O eleitor de Flávio Bolsonaro não está escolhendo um projeto econômico. Não está optando por valores. Não está exercendo uma preferência legítima dentro do espectro democrático. Está dando respaldo político a uma formação cujos vínculos com o crime organizado são documentados, cujas práticas são milicianas, cuja origem é o terrorismo de Estado, cuja estratégia é a violência política e cujos aliados incluem corruptos, abusadores e assassinos.

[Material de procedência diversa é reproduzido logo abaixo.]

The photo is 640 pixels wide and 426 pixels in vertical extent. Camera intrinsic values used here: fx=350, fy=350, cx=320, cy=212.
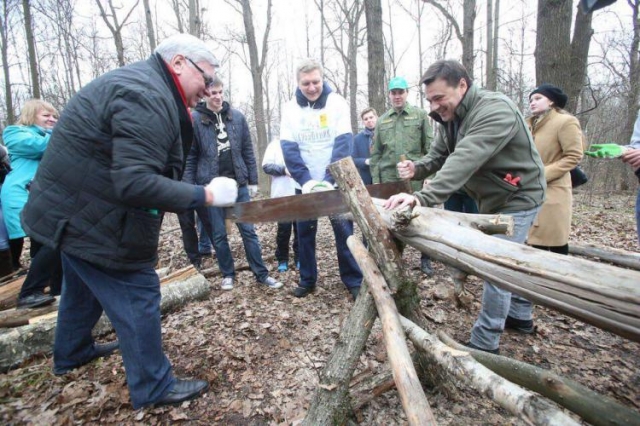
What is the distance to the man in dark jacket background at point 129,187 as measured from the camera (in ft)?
5.99

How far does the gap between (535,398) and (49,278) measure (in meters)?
4.16

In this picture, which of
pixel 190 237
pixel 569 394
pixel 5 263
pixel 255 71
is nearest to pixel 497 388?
pixel 569 394

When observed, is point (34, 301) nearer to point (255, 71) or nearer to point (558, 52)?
point (558, 52)

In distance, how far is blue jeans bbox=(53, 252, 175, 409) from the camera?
2141 mm

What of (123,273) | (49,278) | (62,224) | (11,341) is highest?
(62,224)

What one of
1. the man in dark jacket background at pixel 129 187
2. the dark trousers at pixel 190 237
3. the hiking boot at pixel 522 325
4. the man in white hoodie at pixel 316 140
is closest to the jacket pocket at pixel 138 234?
the man in dark jacket background at pixel 129 187

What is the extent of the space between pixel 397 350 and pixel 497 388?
50 cm

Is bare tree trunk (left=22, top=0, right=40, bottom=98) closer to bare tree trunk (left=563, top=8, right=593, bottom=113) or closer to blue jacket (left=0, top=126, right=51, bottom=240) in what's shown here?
blue jacket (left=0, top=126, right=51, bottom=240)

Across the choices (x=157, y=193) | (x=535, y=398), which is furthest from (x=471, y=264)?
(x=157, y=193)

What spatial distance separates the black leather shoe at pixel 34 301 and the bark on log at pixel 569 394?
380cm

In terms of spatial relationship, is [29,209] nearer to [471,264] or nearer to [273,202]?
[273,202]

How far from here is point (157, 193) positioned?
187cm

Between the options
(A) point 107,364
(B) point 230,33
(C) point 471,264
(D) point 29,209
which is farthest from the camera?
(B) point 230,33

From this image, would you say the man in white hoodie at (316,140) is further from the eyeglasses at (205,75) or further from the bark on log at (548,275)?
the bark on log at (548,275)
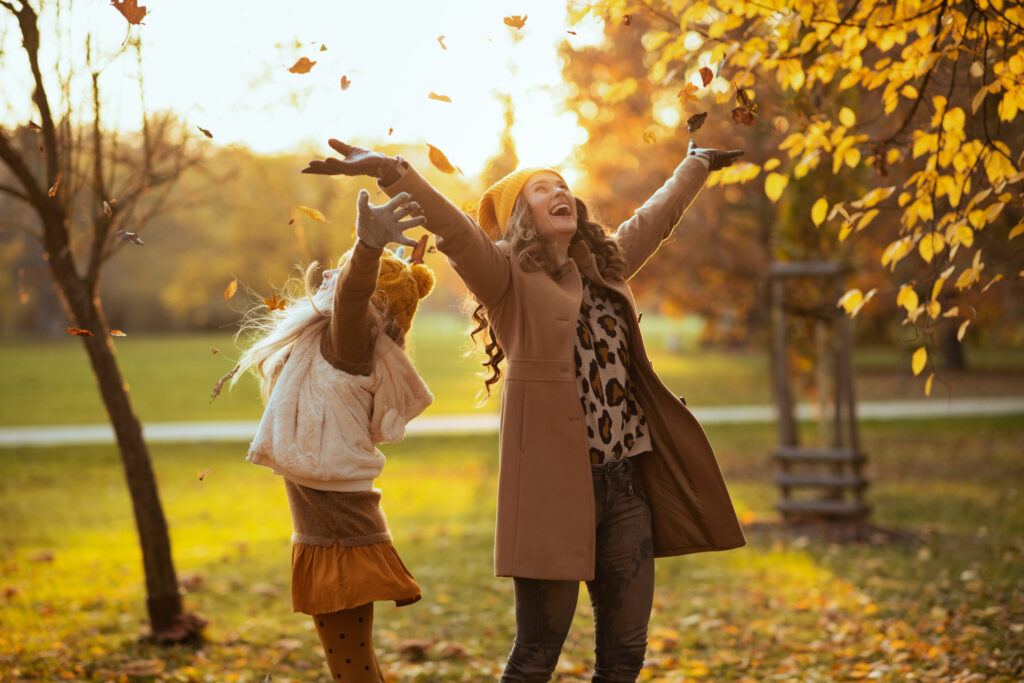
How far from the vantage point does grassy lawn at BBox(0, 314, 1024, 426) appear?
20922 millimetres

Não se trata de divergência ideológica. Trata-se de linha divisória. De um lado, a política democrática, com seus embates sobre projetos econômicos e de poder. Do outro, o reacionarismo armado, o crime organizado infiltrado no Estado, a milícia disfarçada de representação popular, a corrupção protegida pelo discurso moralista. O bolsonarismo, a cada dia que passa, revela o que sempre foi. Não é movimento. É esquema. Não é ideologia. É oportunismo. Não é direita tradicional. É decomposição. E não é política. É violência.
*Assessor da Secretaria-Geral da Presidência da República (SGPR), fundador do Partido dos Trabalhadores em Sergipe, ex-dirigente da CUT/SE, ex-presidente do Sindicato dos Mineiros de Sergipe.